Exercise description - Extract, word for word, the stretch of the listing from its beginning through the line containing "overturned vehicle [43, 209, 223, 290]", inclusive. Leave the pictures out of your answer.

(Excerpts of labeled region data)
::::
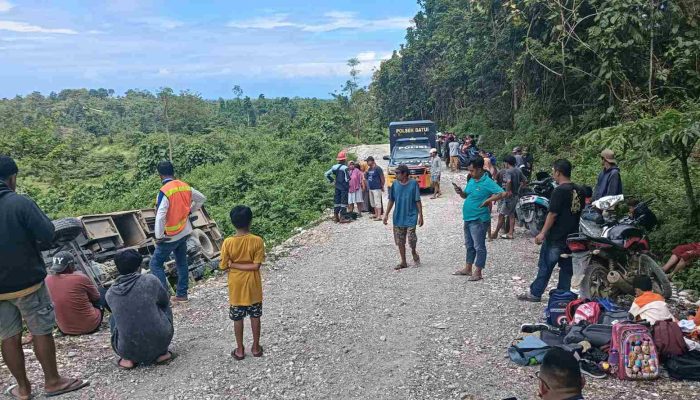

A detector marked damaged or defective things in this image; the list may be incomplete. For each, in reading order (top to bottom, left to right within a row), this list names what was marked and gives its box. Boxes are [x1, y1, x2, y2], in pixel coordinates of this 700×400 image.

overturned vehicle [43, 209, 223, 290]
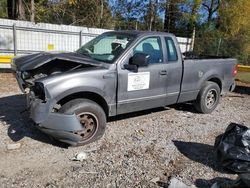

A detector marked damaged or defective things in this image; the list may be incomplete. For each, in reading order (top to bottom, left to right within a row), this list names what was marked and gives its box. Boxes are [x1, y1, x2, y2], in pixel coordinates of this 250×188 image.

damaged front end [10, 53, 101, 145]
crushed hood [13, 51, 106, 71]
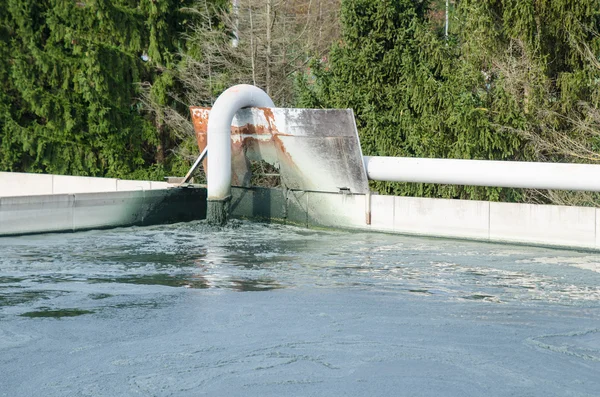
::::
Task result -
A detector marked damaged or defective things in this image; the list may be incomplete. For each, in reading order (top to bottom, left to right within a row), this list names what was marked and gives its box. Boxes are [x1, y1, x2, y2], in pixel coordinates of this 700×400 image.

overturned vehicle [43, 209, 223, 290]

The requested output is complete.